__原文节选__.
________

我现在知道dense attention是一种简单的注意力机制打分函数,请问还有没有其他打分函数的得思路及代码实现
参考GPT和自己的思路:
当涉及到注意力机制打分函数时,有许多不同的方法可以实现。以下是一些流行的打分函数及其代码实现:
class MLPAttention(torch.nn.Module):
def __init__(self, input_size, fc_size):
super(MLPAttention, self).__init__()
self.fc = torch.nn.Linear(input_size, fc_size)
self.attn = torch.nn.Linear(fc_size, 1)
def forward(self, encoder_states):
energy = torch.tanh(self.fc(encoder_states))
attention_scores = self.attn(energy)
attention_weights = torch.softmax(attention_scores, dim=1)
context_vector = attention_weights * encoder_states
return context_vector, attention_weights
class ScaledDotProductAttention(torch.nn.Module):
def __init__(self):
super(ScaledDotProductAttention, self).__init__()
def forward(self, query, key, value, mask=None):
scores = torch.matmul(query, key.transpose(-2, -1)) / math.sqrt(query.size(-1))
if mask is not None:
scores = scores.masked_fill(mask == 0, -1e9)
softmax_scores = torch.softmax(scores, dim=-1)
output = torch.matmul(softmax_scores, value)

________

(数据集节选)
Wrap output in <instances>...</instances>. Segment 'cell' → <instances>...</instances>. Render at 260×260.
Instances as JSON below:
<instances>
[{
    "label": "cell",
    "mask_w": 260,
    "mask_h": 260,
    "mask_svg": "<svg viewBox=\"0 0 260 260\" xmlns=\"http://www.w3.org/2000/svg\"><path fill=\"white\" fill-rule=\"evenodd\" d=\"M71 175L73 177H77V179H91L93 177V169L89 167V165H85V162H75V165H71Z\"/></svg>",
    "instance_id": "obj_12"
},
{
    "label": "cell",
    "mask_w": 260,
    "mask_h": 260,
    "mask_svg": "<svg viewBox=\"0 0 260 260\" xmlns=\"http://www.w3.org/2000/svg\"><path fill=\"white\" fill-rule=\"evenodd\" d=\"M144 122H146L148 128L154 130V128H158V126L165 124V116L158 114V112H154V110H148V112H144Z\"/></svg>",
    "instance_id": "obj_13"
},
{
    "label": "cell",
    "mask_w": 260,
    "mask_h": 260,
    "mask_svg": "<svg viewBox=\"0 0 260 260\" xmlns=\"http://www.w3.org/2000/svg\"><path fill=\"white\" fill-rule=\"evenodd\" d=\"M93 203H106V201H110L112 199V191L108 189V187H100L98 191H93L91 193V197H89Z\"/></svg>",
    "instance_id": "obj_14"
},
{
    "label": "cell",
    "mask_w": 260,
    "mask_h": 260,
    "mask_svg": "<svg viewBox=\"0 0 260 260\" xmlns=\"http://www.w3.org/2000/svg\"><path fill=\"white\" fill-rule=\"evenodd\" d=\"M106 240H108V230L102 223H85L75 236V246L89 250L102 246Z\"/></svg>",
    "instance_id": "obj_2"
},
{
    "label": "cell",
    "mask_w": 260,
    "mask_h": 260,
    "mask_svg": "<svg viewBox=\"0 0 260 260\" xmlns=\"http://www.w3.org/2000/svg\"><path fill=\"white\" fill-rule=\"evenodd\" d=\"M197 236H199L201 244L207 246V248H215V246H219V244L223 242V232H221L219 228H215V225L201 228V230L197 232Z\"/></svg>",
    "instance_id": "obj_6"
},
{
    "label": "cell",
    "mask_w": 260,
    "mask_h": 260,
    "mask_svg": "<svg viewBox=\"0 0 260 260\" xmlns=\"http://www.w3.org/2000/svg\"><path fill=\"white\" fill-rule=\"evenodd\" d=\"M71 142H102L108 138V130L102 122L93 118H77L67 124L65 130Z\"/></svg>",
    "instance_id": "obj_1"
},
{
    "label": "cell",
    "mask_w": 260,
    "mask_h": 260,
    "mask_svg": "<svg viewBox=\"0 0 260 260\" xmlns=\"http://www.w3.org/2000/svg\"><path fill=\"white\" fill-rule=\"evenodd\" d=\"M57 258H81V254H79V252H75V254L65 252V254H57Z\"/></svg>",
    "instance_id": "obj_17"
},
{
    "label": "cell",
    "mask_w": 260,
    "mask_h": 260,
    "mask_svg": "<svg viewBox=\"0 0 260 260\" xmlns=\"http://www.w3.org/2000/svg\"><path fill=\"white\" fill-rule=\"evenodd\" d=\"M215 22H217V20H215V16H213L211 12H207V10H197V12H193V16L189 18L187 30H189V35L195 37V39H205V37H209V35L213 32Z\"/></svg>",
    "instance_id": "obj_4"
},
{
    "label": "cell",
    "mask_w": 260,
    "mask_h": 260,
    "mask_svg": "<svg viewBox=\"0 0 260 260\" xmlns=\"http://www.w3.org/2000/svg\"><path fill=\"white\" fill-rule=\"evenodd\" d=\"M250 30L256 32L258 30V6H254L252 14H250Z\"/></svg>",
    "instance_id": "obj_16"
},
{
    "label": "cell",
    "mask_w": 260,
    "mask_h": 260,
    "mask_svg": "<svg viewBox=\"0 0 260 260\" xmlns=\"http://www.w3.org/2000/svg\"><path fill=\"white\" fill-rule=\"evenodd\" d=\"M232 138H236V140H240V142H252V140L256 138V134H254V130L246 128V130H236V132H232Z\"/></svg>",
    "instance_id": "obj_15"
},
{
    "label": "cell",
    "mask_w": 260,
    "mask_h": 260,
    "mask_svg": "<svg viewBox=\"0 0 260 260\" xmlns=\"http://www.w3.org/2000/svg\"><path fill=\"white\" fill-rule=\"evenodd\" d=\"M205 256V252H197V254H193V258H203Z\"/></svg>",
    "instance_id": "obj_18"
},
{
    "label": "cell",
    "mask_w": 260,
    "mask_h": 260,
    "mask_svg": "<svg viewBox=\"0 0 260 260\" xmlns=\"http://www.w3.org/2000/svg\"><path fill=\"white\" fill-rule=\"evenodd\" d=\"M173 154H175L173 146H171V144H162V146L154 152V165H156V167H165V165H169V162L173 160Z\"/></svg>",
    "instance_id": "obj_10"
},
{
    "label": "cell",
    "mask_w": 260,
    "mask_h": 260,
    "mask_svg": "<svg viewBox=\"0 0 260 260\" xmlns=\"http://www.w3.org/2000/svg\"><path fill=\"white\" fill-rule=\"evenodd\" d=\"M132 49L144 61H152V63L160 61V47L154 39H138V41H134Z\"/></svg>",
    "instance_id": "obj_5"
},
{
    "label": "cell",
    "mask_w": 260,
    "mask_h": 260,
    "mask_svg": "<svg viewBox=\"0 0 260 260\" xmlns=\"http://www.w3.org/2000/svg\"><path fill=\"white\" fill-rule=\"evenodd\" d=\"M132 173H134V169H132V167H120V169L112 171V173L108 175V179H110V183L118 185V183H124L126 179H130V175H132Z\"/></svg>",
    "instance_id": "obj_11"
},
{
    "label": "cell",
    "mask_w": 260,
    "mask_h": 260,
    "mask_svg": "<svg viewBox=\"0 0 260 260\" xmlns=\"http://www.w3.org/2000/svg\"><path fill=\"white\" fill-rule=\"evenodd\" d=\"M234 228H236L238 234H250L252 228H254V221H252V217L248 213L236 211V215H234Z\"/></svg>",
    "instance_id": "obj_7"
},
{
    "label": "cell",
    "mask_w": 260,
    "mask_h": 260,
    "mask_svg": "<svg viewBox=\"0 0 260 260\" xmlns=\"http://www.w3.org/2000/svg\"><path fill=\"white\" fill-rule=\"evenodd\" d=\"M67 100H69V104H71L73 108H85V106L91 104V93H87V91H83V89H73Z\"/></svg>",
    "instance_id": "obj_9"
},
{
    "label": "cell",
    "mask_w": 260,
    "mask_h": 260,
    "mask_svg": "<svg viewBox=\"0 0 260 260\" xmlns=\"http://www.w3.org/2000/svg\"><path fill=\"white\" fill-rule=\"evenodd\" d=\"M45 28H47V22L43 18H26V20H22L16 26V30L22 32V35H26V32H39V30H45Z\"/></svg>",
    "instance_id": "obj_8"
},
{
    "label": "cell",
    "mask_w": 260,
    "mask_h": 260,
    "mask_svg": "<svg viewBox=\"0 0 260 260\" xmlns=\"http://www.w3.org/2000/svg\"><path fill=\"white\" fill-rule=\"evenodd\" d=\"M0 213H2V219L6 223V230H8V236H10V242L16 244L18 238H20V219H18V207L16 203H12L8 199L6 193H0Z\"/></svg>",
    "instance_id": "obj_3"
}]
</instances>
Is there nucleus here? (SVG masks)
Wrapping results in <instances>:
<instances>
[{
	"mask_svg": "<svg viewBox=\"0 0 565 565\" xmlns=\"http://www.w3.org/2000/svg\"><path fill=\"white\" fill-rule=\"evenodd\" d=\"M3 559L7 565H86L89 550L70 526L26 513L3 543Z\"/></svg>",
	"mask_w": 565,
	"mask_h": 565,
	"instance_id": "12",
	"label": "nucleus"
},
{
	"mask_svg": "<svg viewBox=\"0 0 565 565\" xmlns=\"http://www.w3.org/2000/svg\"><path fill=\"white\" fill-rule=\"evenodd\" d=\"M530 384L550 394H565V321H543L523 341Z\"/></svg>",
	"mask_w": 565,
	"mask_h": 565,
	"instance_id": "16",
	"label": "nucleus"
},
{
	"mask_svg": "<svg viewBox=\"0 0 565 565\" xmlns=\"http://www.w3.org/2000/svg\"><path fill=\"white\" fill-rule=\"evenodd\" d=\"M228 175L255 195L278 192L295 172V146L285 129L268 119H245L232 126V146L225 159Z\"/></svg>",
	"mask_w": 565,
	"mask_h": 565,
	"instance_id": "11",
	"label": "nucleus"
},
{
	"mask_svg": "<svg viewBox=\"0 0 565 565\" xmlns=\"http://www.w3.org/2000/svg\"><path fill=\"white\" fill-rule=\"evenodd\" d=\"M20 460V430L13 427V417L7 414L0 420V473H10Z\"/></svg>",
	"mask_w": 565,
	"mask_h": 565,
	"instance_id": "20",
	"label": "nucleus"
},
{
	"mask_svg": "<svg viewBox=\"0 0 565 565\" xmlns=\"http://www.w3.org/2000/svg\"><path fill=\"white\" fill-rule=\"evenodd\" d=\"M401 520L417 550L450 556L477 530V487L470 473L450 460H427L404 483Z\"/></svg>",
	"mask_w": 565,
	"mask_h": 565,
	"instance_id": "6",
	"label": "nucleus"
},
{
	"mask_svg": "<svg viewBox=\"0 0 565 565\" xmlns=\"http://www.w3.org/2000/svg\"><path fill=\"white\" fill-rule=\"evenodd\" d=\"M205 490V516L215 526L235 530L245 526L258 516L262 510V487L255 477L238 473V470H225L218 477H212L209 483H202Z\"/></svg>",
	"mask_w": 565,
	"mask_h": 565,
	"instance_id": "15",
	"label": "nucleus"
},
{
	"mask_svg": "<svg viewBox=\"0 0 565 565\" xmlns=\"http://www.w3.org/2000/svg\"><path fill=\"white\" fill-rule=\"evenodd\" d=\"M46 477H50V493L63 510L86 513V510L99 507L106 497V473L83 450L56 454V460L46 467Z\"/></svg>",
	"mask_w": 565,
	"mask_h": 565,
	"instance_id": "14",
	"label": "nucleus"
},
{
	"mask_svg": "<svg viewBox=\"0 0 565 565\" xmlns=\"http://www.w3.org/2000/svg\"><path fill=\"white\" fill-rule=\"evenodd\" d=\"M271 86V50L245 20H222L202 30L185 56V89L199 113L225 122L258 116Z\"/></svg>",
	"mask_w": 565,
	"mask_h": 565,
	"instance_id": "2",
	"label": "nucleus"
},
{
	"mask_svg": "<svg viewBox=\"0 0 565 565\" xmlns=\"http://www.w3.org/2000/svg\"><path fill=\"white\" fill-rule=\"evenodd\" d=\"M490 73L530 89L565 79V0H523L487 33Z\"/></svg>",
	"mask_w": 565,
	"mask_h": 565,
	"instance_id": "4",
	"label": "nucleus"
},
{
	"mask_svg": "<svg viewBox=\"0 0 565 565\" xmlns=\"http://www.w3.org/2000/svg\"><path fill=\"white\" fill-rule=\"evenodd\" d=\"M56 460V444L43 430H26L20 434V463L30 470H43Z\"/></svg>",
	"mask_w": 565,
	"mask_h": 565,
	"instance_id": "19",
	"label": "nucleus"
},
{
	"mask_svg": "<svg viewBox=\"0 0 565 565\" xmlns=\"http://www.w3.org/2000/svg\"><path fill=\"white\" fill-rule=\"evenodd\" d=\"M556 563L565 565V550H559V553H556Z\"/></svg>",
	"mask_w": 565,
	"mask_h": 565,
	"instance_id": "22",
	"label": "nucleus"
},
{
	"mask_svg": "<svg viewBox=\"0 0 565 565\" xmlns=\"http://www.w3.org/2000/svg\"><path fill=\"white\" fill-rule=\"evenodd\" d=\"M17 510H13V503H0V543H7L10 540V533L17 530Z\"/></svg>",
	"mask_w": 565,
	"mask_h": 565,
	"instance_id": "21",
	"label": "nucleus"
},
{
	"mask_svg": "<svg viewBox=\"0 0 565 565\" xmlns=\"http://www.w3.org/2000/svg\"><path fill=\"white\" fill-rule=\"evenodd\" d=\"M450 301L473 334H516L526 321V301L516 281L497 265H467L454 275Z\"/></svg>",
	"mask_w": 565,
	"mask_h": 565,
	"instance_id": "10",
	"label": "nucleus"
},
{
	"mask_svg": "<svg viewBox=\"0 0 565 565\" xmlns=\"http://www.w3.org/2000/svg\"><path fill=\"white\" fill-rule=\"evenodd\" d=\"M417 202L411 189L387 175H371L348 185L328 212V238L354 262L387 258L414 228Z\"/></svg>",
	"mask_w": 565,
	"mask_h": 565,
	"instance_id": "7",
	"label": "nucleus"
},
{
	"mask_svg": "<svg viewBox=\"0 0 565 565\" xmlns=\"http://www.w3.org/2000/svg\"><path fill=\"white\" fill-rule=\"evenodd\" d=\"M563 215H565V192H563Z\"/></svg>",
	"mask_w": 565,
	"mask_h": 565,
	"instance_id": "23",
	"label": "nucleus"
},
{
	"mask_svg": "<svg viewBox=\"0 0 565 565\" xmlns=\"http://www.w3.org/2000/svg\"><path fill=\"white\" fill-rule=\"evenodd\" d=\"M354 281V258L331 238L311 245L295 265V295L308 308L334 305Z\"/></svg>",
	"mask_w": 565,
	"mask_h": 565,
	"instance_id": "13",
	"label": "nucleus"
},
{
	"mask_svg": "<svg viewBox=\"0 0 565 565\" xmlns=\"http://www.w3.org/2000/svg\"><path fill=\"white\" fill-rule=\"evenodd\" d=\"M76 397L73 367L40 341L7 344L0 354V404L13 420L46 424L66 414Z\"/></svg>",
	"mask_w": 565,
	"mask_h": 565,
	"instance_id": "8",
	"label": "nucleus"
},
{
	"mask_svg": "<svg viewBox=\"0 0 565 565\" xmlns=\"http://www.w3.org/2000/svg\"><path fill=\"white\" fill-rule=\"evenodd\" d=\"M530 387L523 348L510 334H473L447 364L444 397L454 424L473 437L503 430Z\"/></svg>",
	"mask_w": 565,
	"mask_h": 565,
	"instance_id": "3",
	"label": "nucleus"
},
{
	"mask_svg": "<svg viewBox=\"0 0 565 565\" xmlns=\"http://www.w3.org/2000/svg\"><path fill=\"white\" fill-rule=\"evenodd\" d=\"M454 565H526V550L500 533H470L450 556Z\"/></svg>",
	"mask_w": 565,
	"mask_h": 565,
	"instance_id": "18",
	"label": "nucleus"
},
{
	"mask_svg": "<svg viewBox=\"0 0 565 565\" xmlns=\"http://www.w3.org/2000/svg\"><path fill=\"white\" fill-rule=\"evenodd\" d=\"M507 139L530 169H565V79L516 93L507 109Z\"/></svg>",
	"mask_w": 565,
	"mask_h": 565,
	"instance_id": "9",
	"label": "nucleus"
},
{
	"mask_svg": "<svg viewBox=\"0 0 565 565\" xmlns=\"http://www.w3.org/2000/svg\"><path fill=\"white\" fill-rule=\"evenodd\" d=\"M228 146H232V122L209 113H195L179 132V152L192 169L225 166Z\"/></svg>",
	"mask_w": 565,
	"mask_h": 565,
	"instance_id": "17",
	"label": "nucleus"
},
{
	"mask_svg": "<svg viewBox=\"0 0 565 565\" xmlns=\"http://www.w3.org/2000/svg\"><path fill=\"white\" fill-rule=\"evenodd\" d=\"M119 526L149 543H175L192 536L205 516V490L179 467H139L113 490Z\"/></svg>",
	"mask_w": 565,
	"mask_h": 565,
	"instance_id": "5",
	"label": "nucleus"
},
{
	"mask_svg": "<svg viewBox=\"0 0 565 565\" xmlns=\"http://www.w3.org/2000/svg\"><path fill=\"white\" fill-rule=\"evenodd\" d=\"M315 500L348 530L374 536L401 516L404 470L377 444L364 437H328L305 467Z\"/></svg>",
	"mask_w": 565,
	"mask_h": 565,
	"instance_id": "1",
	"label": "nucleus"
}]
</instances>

________

__练习 1__.
请列出关于注意力机制打分函数的帖子的代码中出现的全部以“torch.”开头的名称,重复出现者只计一次。
__练习 2__.
请从关于注意力机制打分函数的帖子最后一行代码之后续写该帖子。
上述记录是与关于注意力机制打分函数的帖子互不相干的独立材料。

__书面作答 1__.
torch.nn.Module、torch.nn.Linear、torch.tanh、torch.softmax、torch.matmul

__书面作答 2__.
return output, softmax_scores
class BidirectionalAttention(torch.nn.Module):
def __init__(self, input_size, att_size):
super(BidirectionalAttention, self).__init__()
self.W_s = torch.nn.Linear(input_size, att_size)
self.W_t = torch.nn.Linear(input_size, att_size)
self.W_a = torch.nn.Linear(att_size, 1)
def forward(self, s, t):
s_proj = self.W_s(s)
t_proj = self.W_t(t)
scores = self.W_a(torch.tanh(s_proj + t_proj.unsqueeze(1))).squeeze(2)
alpha = torch.softmax(scores, dim=-1)
t_attend = torch.bmm(alpha.unsqueeze(1), t).squeeze(1)
s_attend = torch.bmm(alpha.unsqueeze(2), s.unsqueeze(1)).squeeze(2)
return s_attend, t_attend
这只是一些打分函数的例子,当然还有很多其他的打分函数。选择合适的打分函数取决于问题的具体情况。